Jusqu'à maintenant, l'Europe et les États-Unis ont servi de facilitateurs pour le dialogue entre Israéliens et Palestiniens. Ils nous ont offert un cadre, un endroit le plus souvent agréable, de vagues idées, et ils nous ont laissés ensuite régler seuls le problème. Cette approche, celle d'Oslo, a échoué. Il faut impérativement qu'une puissance tierce, j'espère que ce sera l'Europe, soit non pas une puissance neutre facilitant le dialogue mais une puissance de participation. Il faut qu'il y ait dorénavant un triangle Israéliens, Palestiniens et Européens, où l'Europe s'implique au nom de ses intérêts et de ses valeurs. L'idée qu'il est possible de laisser Israéliens et Palestiniens faire la paix seuls a fait la preuve de sa futilité. Il faut mettre en place une feuille de route définissant le but et les moyens d'y arriver et déterminer un mécanisme d'évaluation. La raison principale de l'effondrement du processus d'Oslo est l'absence de monitoring, les uns et les autres ayant fait ce qu'ils voulaient, personne n'ayant jamais exigé qu'ils se conforment à ce qu'ils avaient promis et qu'ils paient le prix pour ne pas avoir respecté leurs engagements.
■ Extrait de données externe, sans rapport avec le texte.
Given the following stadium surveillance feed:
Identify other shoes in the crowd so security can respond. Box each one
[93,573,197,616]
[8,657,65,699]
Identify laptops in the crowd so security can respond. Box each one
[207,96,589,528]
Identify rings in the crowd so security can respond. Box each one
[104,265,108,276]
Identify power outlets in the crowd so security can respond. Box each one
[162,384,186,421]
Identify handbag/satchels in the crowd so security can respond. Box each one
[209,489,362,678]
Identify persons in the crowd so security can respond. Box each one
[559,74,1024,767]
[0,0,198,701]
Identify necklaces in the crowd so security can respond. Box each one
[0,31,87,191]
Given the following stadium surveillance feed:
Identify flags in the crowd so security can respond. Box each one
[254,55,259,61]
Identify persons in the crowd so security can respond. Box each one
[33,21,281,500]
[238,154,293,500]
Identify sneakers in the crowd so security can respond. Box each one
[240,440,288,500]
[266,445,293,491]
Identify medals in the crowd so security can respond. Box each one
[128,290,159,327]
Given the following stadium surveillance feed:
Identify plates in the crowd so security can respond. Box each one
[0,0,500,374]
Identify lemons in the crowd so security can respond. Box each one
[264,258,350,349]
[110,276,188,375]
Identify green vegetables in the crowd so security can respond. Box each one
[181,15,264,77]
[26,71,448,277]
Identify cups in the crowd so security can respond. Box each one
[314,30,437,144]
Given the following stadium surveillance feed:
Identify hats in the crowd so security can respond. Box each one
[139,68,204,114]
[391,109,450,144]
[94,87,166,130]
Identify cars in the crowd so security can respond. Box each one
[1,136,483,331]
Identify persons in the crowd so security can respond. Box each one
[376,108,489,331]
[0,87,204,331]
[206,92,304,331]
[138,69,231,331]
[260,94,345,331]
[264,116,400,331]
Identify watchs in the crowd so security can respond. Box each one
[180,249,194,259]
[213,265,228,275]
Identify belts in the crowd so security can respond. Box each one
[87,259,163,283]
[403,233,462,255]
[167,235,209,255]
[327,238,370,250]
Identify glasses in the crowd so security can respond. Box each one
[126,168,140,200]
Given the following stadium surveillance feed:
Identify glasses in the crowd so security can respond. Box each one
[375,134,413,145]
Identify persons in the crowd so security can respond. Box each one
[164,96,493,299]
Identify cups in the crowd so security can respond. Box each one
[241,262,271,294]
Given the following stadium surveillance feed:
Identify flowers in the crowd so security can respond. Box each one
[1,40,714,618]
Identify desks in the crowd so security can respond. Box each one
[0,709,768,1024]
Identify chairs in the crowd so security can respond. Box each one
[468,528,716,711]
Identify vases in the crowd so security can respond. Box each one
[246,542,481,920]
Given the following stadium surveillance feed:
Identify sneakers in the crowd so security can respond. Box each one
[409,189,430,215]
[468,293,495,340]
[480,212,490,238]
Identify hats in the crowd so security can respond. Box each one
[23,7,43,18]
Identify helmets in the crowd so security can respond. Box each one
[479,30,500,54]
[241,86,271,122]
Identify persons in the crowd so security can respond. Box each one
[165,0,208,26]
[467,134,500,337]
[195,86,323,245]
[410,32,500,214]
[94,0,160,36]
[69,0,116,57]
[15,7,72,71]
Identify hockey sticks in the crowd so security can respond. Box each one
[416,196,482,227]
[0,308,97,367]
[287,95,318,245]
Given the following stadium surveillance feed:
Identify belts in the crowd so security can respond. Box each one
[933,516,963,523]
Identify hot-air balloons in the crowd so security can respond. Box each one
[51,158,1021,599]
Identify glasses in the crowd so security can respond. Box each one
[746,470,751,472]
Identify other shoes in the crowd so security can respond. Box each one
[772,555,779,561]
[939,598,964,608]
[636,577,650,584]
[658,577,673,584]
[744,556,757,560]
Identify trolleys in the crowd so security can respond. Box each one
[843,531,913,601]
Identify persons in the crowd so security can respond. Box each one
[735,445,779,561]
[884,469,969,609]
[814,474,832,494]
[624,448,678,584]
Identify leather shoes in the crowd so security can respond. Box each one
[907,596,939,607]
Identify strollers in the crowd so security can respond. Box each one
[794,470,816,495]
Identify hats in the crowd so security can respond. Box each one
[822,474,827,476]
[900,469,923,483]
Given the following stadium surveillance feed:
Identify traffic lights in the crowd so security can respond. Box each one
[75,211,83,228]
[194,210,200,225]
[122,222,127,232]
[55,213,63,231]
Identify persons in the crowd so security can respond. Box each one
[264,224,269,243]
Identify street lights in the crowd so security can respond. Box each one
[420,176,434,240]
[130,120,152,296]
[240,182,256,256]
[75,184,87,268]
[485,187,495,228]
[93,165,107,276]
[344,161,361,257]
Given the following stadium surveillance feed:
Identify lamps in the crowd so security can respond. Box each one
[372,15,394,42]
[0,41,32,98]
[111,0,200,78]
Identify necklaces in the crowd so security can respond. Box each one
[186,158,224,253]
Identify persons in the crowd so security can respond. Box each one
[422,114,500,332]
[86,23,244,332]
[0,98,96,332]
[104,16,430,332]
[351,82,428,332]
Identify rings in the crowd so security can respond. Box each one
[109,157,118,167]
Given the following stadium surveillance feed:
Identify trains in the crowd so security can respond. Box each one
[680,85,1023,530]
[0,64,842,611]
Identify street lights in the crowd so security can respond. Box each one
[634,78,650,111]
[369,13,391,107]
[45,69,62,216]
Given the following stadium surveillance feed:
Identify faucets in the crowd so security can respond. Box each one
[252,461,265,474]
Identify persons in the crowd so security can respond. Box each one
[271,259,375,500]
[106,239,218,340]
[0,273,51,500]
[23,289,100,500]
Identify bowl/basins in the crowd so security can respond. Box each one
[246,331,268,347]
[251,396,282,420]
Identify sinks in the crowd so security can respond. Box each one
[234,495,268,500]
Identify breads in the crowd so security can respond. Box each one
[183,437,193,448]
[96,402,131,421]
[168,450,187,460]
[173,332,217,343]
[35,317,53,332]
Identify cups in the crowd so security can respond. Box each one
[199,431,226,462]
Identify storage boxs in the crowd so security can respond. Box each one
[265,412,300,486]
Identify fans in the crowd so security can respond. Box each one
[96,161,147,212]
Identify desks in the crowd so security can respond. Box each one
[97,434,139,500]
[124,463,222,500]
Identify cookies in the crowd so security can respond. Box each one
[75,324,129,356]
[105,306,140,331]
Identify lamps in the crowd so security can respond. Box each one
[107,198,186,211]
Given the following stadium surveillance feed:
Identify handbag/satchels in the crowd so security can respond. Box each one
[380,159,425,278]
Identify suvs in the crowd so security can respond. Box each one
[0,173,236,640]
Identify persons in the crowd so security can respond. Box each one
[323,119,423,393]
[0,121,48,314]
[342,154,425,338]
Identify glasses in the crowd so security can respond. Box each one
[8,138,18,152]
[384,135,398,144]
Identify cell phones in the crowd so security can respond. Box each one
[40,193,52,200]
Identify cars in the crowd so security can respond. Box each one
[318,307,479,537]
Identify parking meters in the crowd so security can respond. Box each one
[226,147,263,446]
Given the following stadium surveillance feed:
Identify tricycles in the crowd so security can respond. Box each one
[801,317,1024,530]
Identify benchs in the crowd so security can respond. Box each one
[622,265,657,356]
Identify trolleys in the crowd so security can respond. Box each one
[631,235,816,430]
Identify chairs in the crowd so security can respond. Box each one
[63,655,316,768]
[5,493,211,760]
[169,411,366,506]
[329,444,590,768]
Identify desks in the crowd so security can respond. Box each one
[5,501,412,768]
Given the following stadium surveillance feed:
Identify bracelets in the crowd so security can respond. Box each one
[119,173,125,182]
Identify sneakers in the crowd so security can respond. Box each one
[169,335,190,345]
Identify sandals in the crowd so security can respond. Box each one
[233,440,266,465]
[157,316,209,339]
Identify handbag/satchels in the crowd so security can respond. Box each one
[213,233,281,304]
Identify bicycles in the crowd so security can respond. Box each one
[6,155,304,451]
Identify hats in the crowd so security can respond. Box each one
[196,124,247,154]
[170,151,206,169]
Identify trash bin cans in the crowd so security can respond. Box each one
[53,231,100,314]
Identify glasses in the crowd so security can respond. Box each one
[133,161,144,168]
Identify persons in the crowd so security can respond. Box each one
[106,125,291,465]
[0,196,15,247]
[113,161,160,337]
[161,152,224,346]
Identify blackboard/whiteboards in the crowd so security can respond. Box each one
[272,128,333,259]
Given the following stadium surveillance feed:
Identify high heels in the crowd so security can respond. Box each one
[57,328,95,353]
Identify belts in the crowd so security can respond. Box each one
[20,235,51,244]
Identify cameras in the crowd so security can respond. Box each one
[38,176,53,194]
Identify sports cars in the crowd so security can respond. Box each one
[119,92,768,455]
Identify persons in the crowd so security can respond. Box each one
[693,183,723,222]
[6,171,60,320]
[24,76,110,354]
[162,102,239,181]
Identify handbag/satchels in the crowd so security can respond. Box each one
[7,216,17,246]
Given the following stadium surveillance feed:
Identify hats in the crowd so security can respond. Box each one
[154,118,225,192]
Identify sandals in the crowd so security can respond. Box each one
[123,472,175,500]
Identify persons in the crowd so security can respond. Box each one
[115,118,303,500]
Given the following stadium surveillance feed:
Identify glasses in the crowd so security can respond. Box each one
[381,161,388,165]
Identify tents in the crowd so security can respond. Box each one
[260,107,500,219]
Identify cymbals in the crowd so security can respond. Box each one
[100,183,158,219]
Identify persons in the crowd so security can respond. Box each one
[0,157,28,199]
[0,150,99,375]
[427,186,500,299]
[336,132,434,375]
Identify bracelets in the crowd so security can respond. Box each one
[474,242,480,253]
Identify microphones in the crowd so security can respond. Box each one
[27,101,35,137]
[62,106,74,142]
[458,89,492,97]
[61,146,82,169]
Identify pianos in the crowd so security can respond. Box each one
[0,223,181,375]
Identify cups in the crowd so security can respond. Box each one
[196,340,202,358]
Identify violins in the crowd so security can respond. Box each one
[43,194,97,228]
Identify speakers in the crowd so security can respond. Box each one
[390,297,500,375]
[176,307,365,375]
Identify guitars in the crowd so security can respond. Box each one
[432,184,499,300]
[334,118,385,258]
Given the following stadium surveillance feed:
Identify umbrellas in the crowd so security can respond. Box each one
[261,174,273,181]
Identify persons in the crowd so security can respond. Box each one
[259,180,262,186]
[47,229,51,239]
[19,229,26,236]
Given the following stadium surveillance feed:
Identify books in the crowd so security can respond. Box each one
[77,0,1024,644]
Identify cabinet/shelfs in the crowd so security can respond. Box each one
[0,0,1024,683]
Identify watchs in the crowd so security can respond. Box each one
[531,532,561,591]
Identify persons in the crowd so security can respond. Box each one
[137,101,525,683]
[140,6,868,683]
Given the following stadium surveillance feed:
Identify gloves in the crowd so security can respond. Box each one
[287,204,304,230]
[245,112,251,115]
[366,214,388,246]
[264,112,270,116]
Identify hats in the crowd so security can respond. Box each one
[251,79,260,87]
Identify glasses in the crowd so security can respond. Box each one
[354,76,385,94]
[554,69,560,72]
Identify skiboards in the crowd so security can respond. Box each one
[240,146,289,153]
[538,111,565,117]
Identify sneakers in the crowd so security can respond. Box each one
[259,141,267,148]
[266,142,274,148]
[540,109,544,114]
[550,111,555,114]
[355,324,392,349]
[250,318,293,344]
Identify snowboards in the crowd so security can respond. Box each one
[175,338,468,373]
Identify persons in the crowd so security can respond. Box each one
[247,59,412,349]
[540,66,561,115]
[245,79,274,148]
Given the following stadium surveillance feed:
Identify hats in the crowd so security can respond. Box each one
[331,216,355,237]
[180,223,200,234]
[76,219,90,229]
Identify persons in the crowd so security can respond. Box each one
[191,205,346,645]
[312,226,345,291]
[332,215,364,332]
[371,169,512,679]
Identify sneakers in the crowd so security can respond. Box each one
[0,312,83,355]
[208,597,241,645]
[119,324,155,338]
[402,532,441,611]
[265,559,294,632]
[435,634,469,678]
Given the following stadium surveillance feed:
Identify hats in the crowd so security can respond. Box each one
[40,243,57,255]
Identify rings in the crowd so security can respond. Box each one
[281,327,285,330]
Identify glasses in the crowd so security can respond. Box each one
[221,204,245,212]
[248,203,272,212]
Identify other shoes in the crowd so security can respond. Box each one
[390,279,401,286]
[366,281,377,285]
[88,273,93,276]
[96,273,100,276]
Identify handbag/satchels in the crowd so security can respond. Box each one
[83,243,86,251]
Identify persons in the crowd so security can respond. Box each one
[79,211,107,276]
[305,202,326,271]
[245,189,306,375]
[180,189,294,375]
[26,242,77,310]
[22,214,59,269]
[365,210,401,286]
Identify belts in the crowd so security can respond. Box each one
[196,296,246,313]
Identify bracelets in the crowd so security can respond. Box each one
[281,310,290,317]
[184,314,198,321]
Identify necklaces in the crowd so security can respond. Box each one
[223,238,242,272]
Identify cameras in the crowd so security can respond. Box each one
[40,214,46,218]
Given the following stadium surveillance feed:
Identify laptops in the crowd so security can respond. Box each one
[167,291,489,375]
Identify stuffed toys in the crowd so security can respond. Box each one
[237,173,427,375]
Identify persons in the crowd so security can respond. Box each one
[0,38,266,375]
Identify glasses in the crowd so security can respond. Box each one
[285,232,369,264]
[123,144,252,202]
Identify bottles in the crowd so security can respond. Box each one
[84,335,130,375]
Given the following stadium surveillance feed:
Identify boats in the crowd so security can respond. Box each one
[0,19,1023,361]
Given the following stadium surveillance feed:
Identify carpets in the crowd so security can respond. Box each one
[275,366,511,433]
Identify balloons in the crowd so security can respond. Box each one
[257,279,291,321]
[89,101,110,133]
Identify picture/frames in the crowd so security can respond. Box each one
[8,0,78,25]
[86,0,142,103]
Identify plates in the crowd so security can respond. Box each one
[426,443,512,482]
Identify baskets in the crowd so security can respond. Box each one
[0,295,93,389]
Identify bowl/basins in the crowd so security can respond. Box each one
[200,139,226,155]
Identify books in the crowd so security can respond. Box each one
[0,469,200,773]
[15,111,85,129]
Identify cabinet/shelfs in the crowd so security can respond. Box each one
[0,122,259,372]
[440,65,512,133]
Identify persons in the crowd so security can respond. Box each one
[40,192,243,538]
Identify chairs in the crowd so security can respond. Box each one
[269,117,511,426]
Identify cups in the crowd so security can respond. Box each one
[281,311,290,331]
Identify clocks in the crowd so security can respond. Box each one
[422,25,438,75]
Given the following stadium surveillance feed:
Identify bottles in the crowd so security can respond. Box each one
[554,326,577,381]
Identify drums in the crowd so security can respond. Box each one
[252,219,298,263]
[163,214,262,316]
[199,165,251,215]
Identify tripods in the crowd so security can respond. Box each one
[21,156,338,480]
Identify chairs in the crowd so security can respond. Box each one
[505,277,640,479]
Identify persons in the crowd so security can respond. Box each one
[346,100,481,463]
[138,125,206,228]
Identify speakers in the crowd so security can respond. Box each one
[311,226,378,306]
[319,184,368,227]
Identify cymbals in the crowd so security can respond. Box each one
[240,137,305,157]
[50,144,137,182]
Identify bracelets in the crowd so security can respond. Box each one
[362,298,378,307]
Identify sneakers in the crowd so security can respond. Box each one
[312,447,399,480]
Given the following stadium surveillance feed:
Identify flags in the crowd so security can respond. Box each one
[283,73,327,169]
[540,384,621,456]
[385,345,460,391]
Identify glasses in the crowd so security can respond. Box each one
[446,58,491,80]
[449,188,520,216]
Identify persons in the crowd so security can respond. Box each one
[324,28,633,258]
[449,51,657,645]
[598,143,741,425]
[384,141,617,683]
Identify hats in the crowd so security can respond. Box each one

On dit que l'Europe est problématique, avec les Allemands qui ont leurs propres problèmes, les pays d'Europe de l'Est qui sont en dehors du coup et plutôt alignés sur les positions de la droite israélienne. Je plaide pour une coalition des volontaires, c'est-à-dire l'Europe utile, avec la France, l'Allemagne, qui n'est pas si éloignée des positions françaises, l'Espagne et la Belgique, mais aussi le Royaume-Uni. Il faut que ces pays constituent un groupe de travail et mettent sur la table des propositions et des moyens. Si la communauté internationale ne se mobilise pas immédiatement, cette tragédie n'aura non seulement servi à rien mais elle débouchera sur d'autres tragédies et nous n'en sortirons jamais.